Das Oberlandesgericht München (OLG) entschied in diesem Fall, dass ein gemeinschaftliches Testament, das keine Regelung für den Tod des zuerst versterbenden

Ehegatten enthält, nicht dahin ausgelegt werden kann, dass einzelne gesetzlich erbberechtigte Personen von der Erbfolge nach dem Erstversterbenden ausgeschlossen sind.

Sachverhalt:

Auslegung gemeinschaftliches Testament

Ein Erblasser hinterließ ein Schriftstück, das als Testament ausgelegt wurde.

Darin verfügte er, dass seine Tochter im Falle eines gemeinsamen Unfalls mit Todesfolge über den Nachlass verfügen könne.

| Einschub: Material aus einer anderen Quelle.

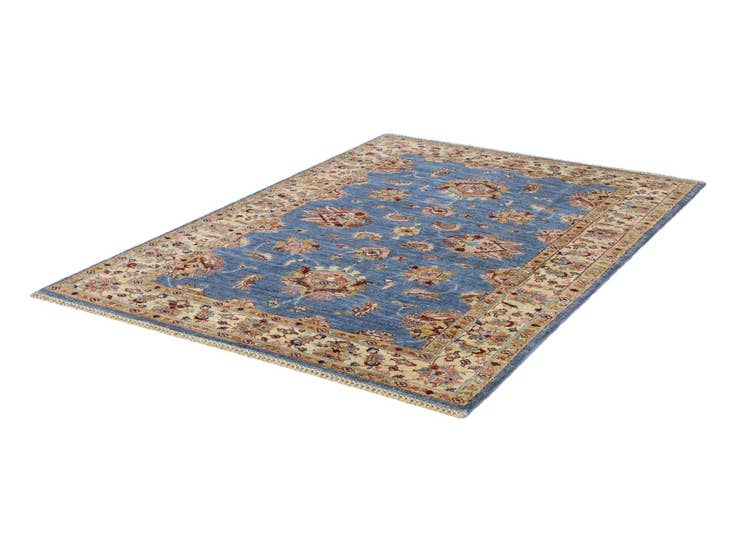Detail image of 4' 1 x 5' 8 Hand Knotted Ariana Ziegler Rug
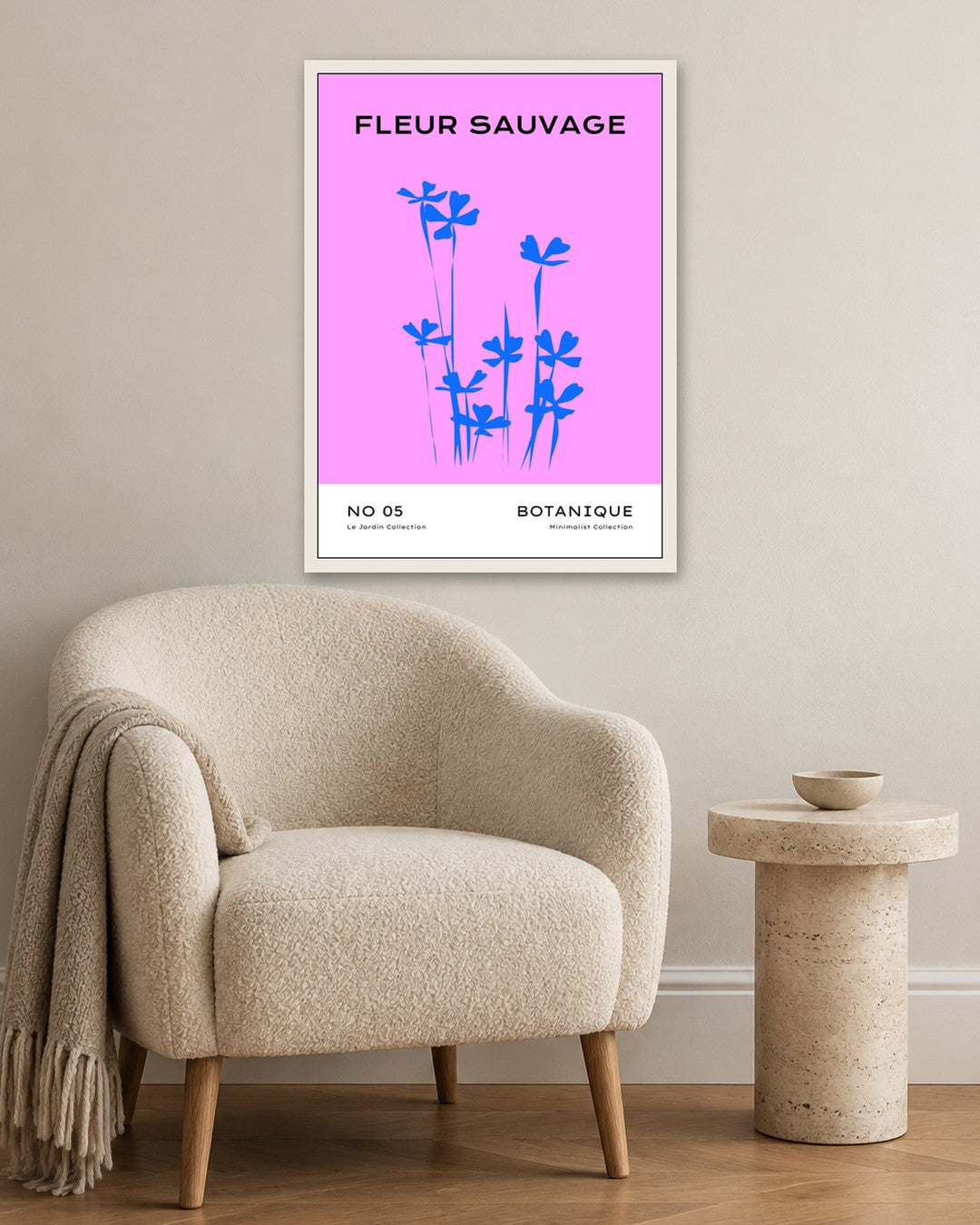 SENT Studio - Abstract Poster No. 34 - white frame in a room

Der Erblasser hatte neben seiner Ehefrau und der gemeinsamen Tochter noch einen nichtehelichen Sohn.

Der Sohn beantragte nach dem Tod des Erblassers einen Erbschein, der ihn als Miterben ausweisen sollte.

Das Nachlassgericht lehnte dies ab, da es das Testament dahin auslegte, dass der Sohn enterbt werden sollte.

Rechtliche Würdigung:

  • Auslegung des Testaments: Das OLG bestätigte, dass das Schriftstück als Testament anzusehen ist. Es enthielt jedoch keine Regelung für den Fall, dass nur ein Ehegatte verstirbt.
  • Gesetzliche Erbfolge: Da das Testament keine Regelung für den Tod des Erstversterbenden enthielt, galt die gesetzliche Erbfolge.
  • Keine Enterbung: Das OLG stellte klar, dass eine Enterbung nur dann vorliegt, wenn der Ausschließungswille im Testament unzweideutig zum Ausdruck kommt. Im vorliegenden Fall enthielt das Testament keine Anhaltspunkte für eine Enterbung des Sohnes.
  • Ergänzende Testamentsauslegung: Das OLG lehnte eine ergänzende Testamentsauslegung ab. Eine solche Auslegung ist nur zulässig, um planwidrige Lücken im Testament zu schließen, nicht aber um eine fehlende Verfügung zu ersetzen.
  • Änderung der Rechtslage: Die Änderung der Rechtslage hinsichtlich der Erbfolge nichtehelicher Kinder war im vorliegenden Fall nicht relevant, da das Testament keine Regelung für den Tod des Erstversterbenden enthielt.

Auslegung gemeinschaftliches Testament

Entscheidung:

Das OLG hob den Beschluss des Nachlassgerichts auf und wies dieses an, den Erbschein zu erteilen, der den Sohn als Miterben ausweist.

Bedeutung des Urteils:

Das Urteil verdeutlicht die Grenzen der Testamentsauslegung und die Voraussetzungen für eine Enterbung.

Es zeigt, dass ein Testament, das keine Regelung für den Tod des Erstversterbenden enthält, nicht dahin ausgelegt werden kann,

dass gesetzliche Erben von der Erbfolge ausgeschlossen sind.